Another inscription of his 39th year (37 of 1910) registers a gift by a maid-servant of the Queen Villavan Mahadeviyar. Other inscriptions relate to gifts for lamps, offerings and festivals.

There are three inscriptions of the 5th year of an unspecified Parakesari, who may be Aditya II or Uttama Chola, in view of the mention of the names of Koyil Mayilai alias Parantaka Muvendavelan and of Singan Kaliyan alias Uttama Chola Muvendavelan (45 and 46 of 1910). It may be added that the same donor figures also in an inscription of the 3rd year of Aditya II (‘Pandiyan talai-ko’) at Kumbakonam (230 of 1911).

The original temple consisted of the garbhagriha and the ardhamandapa. A mukhamandapa was added in the later Chola period. On the north side of this mandapa there is a shrine for Nataraja fashioned in the shape of a chariot. On either side of its gateway there are sculptures of Ganapati and Subrahmanyar in the places where dvarapalas are usually installed.

There are subshrines for Ganapati, Subrahmanyar and Chandesvara.

The prakara enclosing the main shrine and its adjuncts is enclosed by a madil with a gopuram in front of the sanctum. Further to the east is the main gopuram.
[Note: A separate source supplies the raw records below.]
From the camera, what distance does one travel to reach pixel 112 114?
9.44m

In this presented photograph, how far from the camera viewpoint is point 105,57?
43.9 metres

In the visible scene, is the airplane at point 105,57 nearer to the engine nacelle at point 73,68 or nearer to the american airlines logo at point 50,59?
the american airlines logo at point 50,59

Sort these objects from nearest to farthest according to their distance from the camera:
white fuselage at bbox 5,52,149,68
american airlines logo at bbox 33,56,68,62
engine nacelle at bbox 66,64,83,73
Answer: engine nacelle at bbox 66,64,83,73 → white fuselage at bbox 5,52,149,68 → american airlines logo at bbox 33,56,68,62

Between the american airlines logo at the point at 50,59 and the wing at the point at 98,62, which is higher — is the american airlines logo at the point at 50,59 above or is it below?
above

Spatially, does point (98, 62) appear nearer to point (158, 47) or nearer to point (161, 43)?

On the northern side of the main shrine there is a separate Amman shrine which should be assigned to the later Chola period.

As already seen, the local inscriptions point to the existence, in the days of Parantaka I, of temples dedicated to Kala Pidari and to Vis h nu in addition to this Siva temple. The Siva temple itself might have been a foundation even of the days of Aditya I; one is led to hazard this conjecture because of the installation of Ardhanarisvara in the rear devakoshta of the temple, and it is rendered more plausible by the fact that the Mackenzie Manuscripts (“South Indian Temple Inscriptions”) contain, in addition to a few more Parakesari inscriptions (some of which might belong to Parantaka I 8th year, 644 and 646; 13th year, 645; 17th year, 647; 21st year, 649; and 23rd year, 648 of ibid., Vol. II, pp. 621 If.), eye-copies of four Rajakesari inscriptions, of the 17th, 18th, 21st and 24th years (respectively nos. 652, 653, 655 and 651 of ibid., Vol. II), which seem to be assignable only to Aditya I owing to their high regnal years (Pis. 51, 53 to 55)[1].

Footnotes and references:


The Government Epigraphist has been requested to have these inscriptions copied, and the results of a visit to this temple by officers of the Department are awaited.